◆ PROMPT A
Repeat the St. Jude passage from "A life of service" to "dollars and counting.".
◆ PROMPT B
In the St. Jude passage, how old was the writer's father when Danny Thomas asked him to help realize his dream?
◆ PROMPT C
Which people are mentioned by name in the St. Jude passage?

◆ SELECTED TEXT
■ ■ ■ ■

And just last month, she graduated high school. That’s right, high school.

Moira is looking toward college, and life, with an innate sense of service and a desire to give back anywhere — everywhere — she can.

She says it’s a calling shaped by her experience with childhood cancer but, more than that, with being treated at St. Jude Children’s Research Hospital.

A life of service is something I’ve been thinking a lot about lately as we celebrate the 60th year of St. Jude. So many have devoted so much to this mission over that time, whether through donations or time and energy as volunteers.

My own father was just 28 years old when he was asked by Danny Thomas to help realize his dream. I wasn’t even a teenager when I went door to door asking for donations as part of “Danny’s Army.”

Hollis Belger was 9 when she began juggling soccer balls as a way to fundraise for St. Jude. She has since raised more than half a million dollars and counting.

This mission has a way of doing that, of drawing people from all walks of life together. Of engendering kindness and compassion.

Tim Wang says purpose is the reason for why we exist. He finds that purpose in serving the mission of St. Jude as a member of the Pacific Northwest Advisory Council of ALSAC. What matters to Tim are the contributions he’s able to make that will leave this world a better place than when he entered it. His parents taught him that, and he wants to pass it along to his own son.

■ ■ ■ ■

◆ DATASET CONTENT
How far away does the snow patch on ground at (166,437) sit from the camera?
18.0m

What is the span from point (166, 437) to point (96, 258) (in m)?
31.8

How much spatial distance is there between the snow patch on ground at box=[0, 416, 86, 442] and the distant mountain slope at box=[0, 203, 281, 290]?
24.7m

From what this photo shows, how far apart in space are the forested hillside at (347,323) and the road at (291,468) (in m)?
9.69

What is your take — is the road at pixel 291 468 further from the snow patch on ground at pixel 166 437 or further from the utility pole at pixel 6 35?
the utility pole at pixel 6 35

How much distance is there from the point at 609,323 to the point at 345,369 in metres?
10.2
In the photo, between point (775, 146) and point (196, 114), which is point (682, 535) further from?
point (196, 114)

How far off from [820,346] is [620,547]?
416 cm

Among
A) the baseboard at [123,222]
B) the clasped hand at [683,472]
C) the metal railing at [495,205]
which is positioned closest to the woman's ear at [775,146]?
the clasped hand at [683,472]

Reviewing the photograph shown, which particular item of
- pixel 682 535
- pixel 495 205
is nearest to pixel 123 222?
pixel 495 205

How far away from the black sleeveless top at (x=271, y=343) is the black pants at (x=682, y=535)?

■ ■ ■ ■

◆ RESPONSE AREA A
A life of service is something I’ve been thinking a lot about lately as we celebrate the 60th year of St. Jude. So many have devoted so much to this mission over that time, whether through donations or time and energy as volunteers.

My own father was just 28 years old when he was asked by Danny Thomas to help realize his dream. I wasn’t even a teenager when I went door to door asking for donations as part of “Danny’s Army.”

Hollis Belger was 9 when she began juggling soccer balls as a way to fundraise for St. Jude. She has since raised more than half a million dollars and counting.

◆ RESPONSE AREA B
He was 28 years old.

◆ RESPONSE AREA C
Moira, Danny Thomas, Hollis Belger, Tim Wang